* Problem to work on *
Lines from the one containing "genus: Erethizon" through the end of the data below are to be transcribed exactly; leave out all others.

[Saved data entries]
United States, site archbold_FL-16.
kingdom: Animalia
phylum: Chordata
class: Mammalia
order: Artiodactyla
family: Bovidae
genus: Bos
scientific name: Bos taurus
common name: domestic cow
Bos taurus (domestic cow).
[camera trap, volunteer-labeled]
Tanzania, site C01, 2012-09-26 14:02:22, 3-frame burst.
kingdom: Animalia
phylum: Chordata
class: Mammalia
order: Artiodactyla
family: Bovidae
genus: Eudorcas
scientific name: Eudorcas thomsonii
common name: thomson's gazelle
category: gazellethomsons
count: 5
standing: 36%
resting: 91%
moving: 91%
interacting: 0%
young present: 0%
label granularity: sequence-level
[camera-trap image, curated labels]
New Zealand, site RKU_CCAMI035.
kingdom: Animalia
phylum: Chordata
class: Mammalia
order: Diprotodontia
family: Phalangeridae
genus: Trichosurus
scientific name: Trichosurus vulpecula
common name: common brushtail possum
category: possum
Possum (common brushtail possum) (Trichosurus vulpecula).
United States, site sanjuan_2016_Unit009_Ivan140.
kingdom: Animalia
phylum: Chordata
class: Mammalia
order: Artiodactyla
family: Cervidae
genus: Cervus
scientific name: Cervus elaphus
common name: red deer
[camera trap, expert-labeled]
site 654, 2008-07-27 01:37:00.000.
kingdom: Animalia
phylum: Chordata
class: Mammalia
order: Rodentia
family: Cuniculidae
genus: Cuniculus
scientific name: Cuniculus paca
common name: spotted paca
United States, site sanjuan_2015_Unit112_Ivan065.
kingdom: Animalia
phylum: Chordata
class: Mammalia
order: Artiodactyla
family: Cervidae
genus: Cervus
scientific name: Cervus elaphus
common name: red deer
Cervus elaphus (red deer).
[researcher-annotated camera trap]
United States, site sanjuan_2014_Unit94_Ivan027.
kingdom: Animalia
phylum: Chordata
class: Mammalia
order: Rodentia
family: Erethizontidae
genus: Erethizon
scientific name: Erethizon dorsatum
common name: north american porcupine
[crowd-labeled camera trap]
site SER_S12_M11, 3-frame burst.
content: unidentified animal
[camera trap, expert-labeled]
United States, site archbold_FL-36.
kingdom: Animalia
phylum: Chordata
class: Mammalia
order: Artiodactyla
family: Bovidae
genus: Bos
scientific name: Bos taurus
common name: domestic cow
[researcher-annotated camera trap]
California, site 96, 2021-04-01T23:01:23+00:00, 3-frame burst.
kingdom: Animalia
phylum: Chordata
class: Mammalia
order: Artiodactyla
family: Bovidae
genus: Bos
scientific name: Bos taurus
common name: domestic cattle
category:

* Problem solution *
genus: Erethizon
scientific name: Erethizon dorsatum
common name: north american porcupine
[crowd-labeled camera trap]
site SER_S12_M11, 3-frame burst.
content: unidentified animal
[camera trap, expert-labeled]
United States, site archbold_FL-36.
kingdom: Animalia
phylum: Chordata
class: Mammalia
order: Artiodactyla
family: Bovidae
genus: Bos
scientific name: Bos taurus
common name: domestic cow
[researcher-annotated camera trap]
California, site 96, 2021-04-01T23:01:23+00:00, 3-frame burst.
kingdom: Animalia
phylum: Chordata
class: Mammalia
order: Artiodactyla
family: Bovidae
genus: Bos
scientific name: Bos taurus
common name: domestic cattle
category:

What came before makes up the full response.